◆ Exercise ◆
Continue the forum thread about choosing Hetzner and OVH as cloud providers, picking up right after its final post.

* Start Page extract *

How did you decide on Hetzner and OVH and why do you need both?
Have you looked into others as well, like IONOS and Scaleway?
Great question. Technically speaking I might not need both, but I have a gut feeling that one of these cloud providers might not be as hardened as the hyperscalers, and that Russia is just waiting to put one of these two services down. So for maximal resiliency I chose to design from a multi-cloud setup from the beginning.
Scaleway came up but is more expensive. IONOS did not come up in our research.
Part of what we tried to do was to make ourselves independent from traditional cloud services and be really good at doing stuff on a VPS. Once you start doing that, you can actually allow yourself to look more at uptimes and at costs. Also, since we wanted everything to be fully automated, Terraform support was important for us, and OVHcloud and Hetzner had that.
I'm sure there's many great cloud providers out in Europe, but it's hard to vet them to understand if they can meet demand and if they are financially stable. We would want not to keep switching cloud providers. So picking two of the major ones seemed like a safe choice.
What would Russia's interests be in putting these ISPs down, specifically?
Without making it too political and speculating on things I don't know, I, like many other Europeans, have seen plenty of cases of Russia ruining infrastructure projects in Europe, everything from internet cables on the ocean bed, telcos, water supplies, railways and more. Authorities are asking civilians in Scandinavia to be prepare their hiused with. Good and water and are actively hardening security around critical infrastructure, including their software. I won't comment more on this because it's gonna derail this discussion.
Is there a single proof? Like some Russian citizen was caught ruinining infrastructure project and it was proved that a) he is a citizen of Russia or was paid by Russian authorities, b) that the person in question had indeed done some damage to the infrastructure project.
I don't remember a single such case. I remember reading a lot of speculations like "it's highly likely that it was done by Russians" every single time without a trace of evidence.
Does it matter for the average business, if an infrastructure was brought down buy the Russian state or someone blaming it on the Russians?

* End Page extract *
* Start Extracted data *

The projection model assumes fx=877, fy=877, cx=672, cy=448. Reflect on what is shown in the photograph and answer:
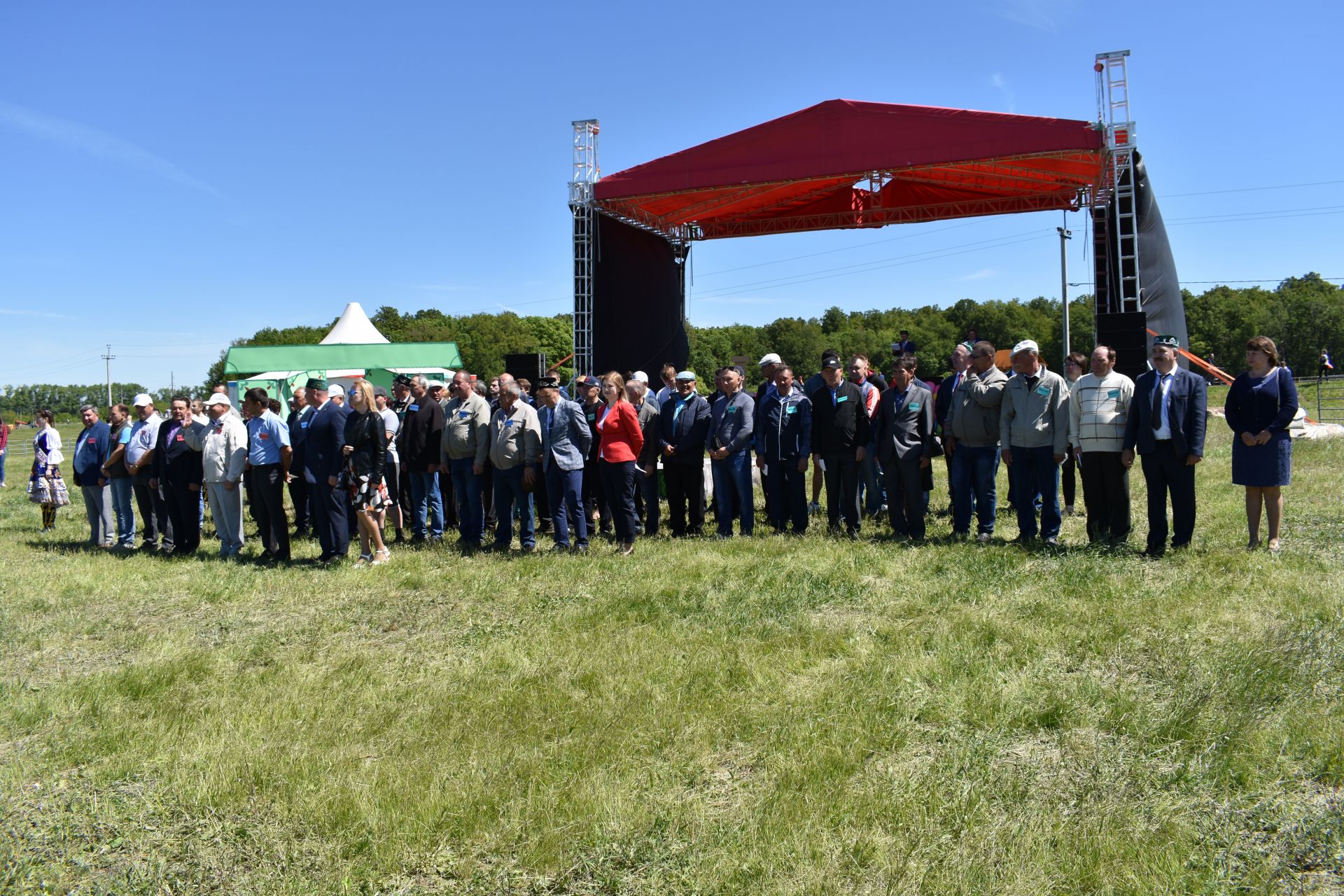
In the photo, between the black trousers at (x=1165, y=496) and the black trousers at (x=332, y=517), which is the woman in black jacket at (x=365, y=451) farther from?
the black trousers at (x=1165, y=496)

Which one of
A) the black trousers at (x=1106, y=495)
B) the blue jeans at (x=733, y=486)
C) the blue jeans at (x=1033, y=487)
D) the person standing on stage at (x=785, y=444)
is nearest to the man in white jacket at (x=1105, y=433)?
the black trousers at (x=1106, y=495)

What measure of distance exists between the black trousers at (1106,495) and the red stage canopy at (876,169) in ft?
24.7

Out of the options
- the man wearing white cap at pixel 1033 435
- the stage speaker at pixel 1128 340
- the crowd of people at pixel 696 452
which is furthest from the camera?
the stage speaker at pixel 1128 340

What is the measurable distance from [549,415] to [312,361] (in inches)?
738

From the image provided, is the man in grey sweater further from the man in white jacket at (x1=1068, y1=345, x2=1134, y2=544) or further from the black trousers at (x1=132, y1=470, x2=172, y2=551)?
the black trousers at (x1=132, y1=470, x2=172, y2=551)

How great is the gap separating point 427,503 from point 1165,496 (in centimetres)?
719

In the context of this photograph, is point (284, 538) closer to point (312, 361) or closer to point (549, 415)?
point (549, 415)

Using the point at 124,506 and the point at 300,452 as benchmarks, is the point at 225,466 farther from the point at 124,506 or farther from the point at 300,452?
the point at 124,506

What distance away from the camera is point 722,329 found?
94000 millimetres

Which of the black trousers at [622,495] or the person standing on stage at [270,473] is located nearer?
the black trousers at [622,495]

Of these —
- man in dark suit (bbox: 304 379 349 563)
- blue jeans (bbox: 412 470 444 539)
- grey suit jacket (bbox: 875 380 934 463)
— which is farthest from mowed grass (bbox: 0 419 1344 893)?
blue jeans (bbox: 412 470 444 539)

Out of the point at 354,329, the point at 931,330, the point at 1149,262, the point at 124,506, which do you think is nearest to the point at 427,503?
the point at 124,506

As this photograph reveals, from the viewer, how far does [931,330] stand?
90.7 metres

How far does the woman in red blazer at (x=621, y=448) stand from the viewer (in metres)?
8.15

* End Extracted data *

◆ Exercise response ◆
It's undeniable that core European infrastructure is targeted currently
Okay, I mean, if you want to give poor ol’ Putin the benefit of the doubt, something that looks like a state actor but might theoretically not be Russia is doing a lot of minor to moderate economic sabotage in Europe.
Personally I think the amount of special pleading required to imagine that it is _not_ Russia is a bit much (particularly around the deep sea cable cuts; at that point you’re really claiming that Russia is deniably pretending that it is them, but really it’s someone else), but you do you. It doesn’t change the overarching point; both Hetzner and OVH would be obvious targets for, ah, whoever it is.
Russia likes causing trouble in Europe generally (and elsewhere; the Internet Research Agency was largely targeted at the US, say).
I'm not surprised about 90% of savings. I remember that initially AWS was promoted everywhere as being "cheaper" than your own hardware, colocation or VPS/VDS hosting.
Once I was working in a quite small company (around 100 employees) that hosted everything on AWS. Due to high bills (it's a small company that resided in Asia) and other problems, I migrated everything to DigitalOcean (we still used AWS for things like SES), and the monthly bill for hosting became like 10 times lower. With no other consequences (in other words, it haven't become less reliable).
I still wonder who calculated that AWS is cheaper than everything else. It's definitely one of the most expensive providers.
Interesting, comparing commodity services (VMs, storage etc) like-for-like, DO has always seemed more expensive than AWS. Do you remember what was the main source of savings?
I don't remember all the details. But the triggering point was Amazon RDS: it was complaining every week that our DB consumed all available space and we had to increase the size and pay more with every week. Our DB and flow of data wasn't that big. I've spent some time investigating but haven't found anything: sum of sizes of all tables was quite moderate and much less than the size of the storage we paid Amazon for.
I lacked both expertise and time to find out where the wasted space go. After I've set up Maria DB on a smallest Digital Ocean droplet, mysterious storage growth haven't repeated and the cheapest droplet had enough capacity to serve our needs for years.
Also, there were 7-10 forgotten "test" server instances and other artifacts (buckets, domains, etc) on Amazon (I believe it's also quite common, especially in bigger companies).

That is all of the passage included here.